Raw data.
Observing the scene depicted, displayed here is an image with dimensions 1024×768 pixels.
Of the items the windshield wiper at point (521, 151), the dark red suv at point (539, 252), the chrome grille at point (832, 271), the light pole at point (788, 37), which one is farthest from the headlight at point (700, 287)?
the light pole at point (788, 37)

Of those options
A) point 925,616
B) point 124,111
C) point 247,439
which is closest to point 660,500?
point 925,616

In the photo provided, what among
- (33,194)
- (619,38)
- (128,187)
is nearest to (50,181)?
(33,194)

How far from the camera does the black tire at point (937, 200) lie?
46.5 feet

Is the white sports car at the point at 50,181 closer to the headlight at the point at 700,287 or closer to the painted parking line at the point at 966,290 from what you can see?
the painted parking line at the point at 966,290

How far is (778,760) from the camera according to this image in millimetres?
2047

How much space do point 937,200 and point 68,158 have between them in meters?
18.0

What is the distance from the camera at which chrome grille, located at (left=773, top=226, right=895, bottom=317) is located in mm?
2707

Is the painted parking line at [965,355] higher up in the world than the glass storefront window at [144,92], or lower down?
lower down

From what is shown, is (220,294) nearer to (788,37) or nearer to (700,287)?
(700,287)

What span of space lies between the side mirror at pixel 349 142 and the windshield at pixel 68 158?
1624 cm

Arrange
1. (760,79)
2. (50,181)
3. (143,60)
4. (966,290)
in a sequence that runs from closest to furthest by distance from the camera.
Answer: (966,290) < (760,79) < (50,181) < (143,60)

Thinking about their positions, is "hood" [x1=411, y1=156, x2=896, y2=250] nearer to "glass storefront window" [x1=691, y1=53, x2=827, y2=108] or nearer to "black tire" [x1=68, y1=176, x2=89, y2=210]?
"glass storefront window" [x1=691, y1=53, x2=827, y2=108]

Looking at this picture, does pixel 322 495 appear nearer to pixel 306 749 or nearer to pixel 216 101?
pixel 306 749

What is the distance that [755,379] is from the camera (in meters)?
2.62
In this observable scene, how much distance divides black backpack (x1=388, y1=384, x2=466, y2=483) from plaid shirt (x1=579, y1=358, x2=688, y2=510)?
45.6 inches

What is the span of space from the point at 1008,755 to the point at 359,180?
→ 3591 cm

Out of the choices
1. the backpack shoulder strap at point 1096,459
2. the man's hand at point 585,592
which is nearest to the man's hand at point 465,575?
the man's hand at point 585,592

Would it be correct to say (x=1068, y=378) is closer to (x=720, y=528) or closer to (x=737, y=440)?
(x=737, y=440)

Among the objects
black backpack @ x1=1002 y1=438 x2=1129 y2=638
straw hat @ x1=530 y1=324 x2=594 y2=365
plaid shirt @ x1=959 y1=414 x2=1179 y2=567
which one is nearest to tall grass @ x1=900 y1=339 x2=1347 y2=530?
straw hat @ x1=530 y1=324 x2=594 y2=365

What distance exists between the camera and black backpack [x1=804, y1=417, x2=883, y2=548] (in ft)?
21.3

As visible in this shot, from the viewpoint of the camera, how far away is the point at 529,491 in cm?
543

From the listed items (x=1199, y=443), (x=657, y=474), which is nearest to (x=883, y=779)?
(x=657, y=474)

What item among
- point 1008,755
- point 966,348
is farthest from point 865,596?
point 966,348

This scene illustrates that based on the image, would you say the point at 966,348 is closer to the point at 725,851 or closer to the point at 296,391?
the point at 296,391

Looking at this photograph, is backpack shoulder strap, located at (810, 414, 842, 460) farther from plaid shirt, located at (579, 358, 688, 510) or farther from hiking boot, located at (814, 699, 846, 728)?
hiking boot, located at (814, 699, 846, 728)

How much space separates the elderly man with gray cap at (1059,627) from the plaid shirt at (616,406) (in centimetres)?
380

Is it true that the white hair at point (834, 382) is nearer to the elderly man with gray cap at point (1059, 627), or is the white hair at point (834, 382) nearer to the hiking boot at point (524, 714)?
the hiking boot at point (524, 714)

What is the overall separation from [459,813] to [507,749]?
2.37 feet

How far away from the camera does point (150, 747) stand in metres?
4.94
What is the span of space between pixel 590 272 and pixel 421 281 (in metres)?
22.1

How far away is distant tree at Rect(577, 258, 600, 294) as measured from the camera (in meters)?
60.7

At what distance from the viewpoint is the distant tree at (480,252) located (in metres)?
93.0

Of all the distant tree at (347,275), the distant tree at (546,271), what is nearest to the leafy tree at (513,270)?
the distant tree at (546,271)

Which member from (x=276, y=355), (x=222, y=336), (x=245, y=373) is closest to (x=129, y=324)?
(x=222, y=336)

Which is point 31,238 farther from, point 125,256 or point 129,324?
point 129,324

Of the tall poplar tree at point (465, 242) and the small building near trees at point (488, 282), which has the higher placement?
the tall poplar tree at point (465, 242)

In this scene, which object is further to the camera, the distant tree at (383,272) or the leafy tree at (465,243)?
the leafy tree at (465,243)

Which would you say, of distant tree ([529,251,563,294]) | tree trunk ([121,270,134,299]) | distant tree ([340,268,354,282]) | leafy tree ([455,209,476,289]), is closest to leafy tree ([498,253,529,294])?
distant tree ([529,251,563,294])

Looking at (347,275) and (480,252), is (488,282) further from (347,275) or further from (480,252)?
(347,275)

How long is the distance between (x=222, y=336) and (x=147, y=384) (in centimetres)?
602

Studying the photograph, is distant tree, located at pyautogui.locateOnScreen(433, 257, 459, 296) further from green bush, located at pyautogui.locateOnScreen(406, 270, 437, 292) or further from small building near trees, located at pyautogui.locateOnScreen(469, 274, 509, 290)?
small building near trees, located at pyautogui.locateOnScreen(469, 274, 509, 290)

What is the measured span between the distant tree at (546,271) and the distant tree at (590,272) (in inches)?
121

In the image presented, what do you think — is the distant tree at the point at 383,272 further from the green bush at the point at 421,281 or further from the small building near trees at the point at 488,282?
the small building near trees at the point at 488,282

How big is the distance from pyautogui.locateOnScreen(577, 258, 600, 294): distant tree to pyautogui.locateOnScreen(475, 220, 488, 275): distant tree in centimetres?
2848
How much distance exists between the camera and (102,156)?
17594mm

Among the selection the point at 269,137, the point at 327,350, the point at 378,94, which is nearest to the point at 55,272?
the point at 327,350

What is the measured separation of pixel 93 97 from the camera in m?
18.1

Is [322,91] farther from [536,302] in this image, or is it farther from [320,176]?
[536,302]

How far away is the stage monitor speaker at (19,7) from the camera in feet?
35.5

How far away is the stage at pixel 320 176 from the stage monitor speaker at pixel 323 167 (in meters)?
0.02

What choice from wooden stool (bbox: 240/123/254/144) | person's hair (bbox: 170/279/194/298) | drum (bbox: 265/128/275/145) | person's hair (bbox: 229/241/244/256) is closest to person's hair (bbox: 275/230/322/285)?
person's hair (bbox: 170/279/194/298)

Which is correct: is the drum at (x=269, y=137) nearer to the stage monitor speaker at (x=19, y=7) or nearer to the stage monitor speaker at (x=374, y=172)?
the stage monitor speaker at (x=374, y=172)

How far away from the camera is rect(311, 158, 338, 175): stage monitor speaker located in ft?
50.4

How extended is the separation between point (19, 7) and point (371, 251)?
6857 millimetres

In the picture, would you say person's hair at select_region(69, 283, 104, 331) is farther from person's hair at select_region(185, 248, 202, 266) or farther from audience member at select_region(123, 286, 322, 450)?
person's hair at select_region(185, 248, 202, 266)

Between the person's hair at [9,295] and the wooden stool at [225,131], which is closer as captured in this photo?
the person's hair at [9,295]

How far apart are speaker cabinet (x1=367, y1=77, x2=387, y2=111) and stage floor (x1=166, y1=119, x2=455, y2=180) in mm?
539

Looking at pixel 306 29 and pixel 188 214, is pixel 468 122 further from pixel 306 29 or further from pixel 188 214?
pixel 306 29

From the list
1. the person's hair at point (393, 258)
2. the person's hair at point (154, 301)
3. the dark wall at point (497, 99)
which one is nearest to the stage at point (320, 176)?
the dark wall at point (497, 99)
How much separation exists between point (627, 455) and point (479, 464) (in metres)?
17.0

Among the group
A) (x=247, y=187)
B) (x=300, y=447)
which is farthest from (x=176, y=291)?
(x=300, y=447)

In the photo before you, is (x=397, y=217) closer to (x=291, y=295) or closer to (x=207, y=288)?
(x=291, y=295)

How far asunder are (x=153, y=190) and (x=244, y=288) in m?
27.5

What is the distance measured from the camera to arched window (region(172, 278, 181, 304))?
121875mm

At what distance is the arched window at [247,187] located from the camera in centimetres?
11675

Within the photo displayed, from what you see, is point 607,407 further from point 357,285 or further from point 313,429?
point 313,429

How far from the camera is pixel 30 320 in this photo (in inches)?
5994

Objective.
Make an exact copy of every line from the one with "In the photo before" to the end of the data, with the first and last of those lines included.

Output for this task.
In the photo before you, is (x=397, y=217) closer to (x=291, y=295) or closer to (x=207, y=288)?
(x=291, y=295)

How far asunder are (x=153, y=190) and (x=244, y=288) in m?
27.5

What is the distance measured from the camera to arched window (region(172, 278, 181, 304))?
121875mm

At what distance is the arched window at [247,187] located from the camera in centimetres?
11675

Within the photo displayed, from what you see, is point 607,407 further from point 357,285 or further from point 313,429?
point 313,429

How far from the camera is pixel 30 320 in this photo (in inches)?
5994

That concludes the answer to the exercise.